The ADSL router likely has a copper-wire telephone-style physical connection that does the ADSL modulation stuff. That physical interface will be needed at the telephone cable coming into your home. So you are stuck with leaving the ADSL device at the very front.
Typically you would put it into a "bridged mode" so that it just forwrads everything through to its LAN (ethernet) side, then connect pfSense WAN to the ADSL device "LAN". Then pfSense WAN gets the real IP address from your ISP, and whatever public services they are letting you do/provide.
If the ADSL device does not "bridge", then you can just make it port forward everything from its WAN side to some private IP on its LAN side, and put pfSense WAN at that IP. That way of doing it does mean that there is an extra layer of NAT happening, and pfSense WAN does not directly have the IP allocated by the ISP.
Then you put and AP on the LAN side of pfSense to do WiFi.

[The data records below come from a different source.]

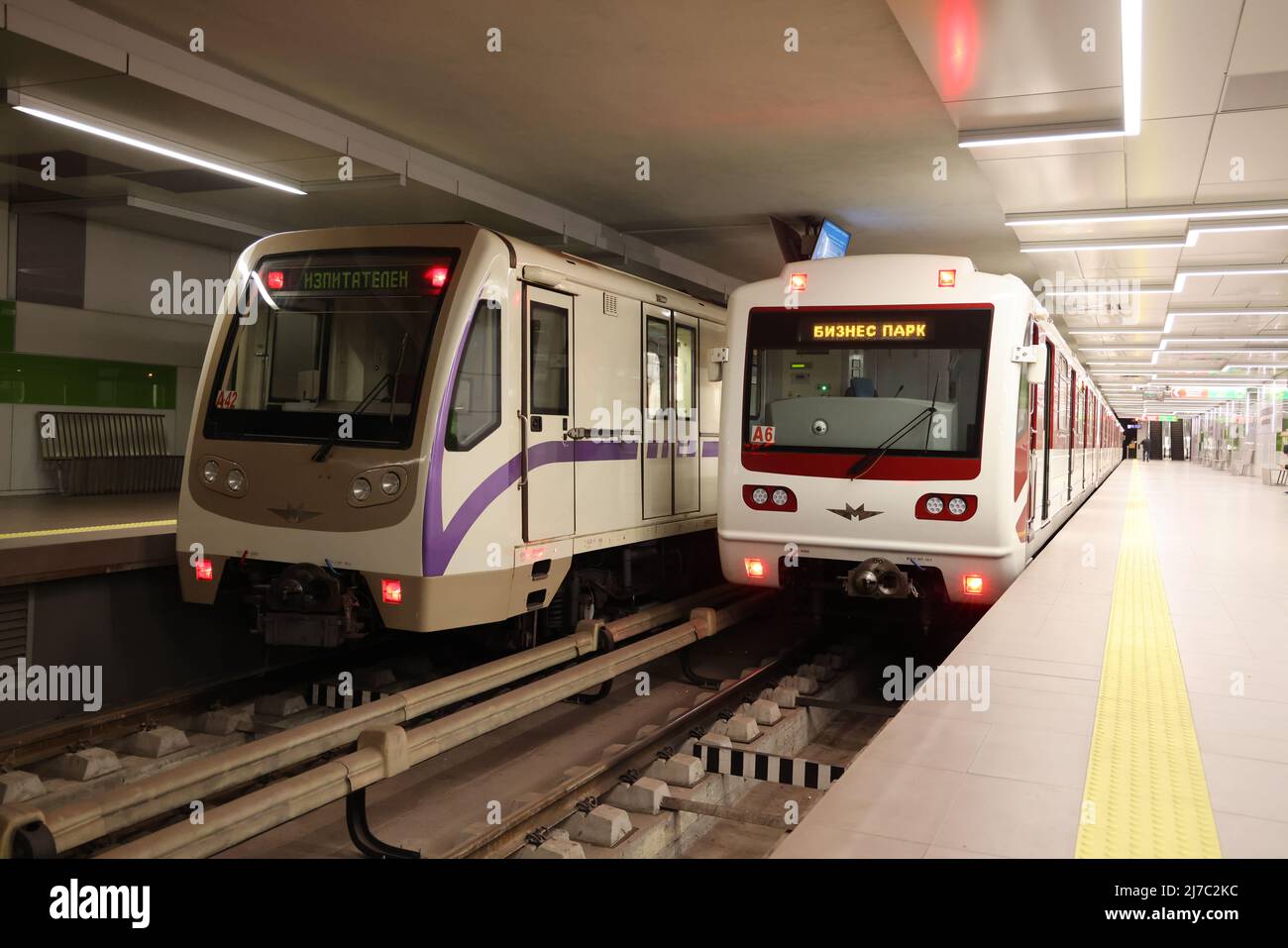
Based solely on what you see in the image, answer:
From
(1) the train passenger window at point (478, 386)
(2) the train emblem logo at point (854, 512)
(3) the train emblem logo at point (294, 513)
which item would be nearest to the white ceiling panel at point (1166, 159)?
(2) the train emblem logo at point (854, 512)

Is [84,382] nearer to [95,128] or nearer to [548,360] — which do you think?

Note: If you are using method (2) above, then it is possible to turn off DHCP on the ADSL device, turn on DHCP server on pfSense WAN (giving private IPs in that ADSL-LAN-to-pfSense-WAN subnet to the ADSL device WiFi clients), then NAT those back out WAN (so that they route symmetrically - client WiFi device<->pfSense WAN <-> ADSL "LAN" <-> ADSL WAN <-> ISP/internet). But that is all quite tricky when fault-finding or explaining it to someone else. Usually it is easiest to just put another AP on the true pfSense LAN side.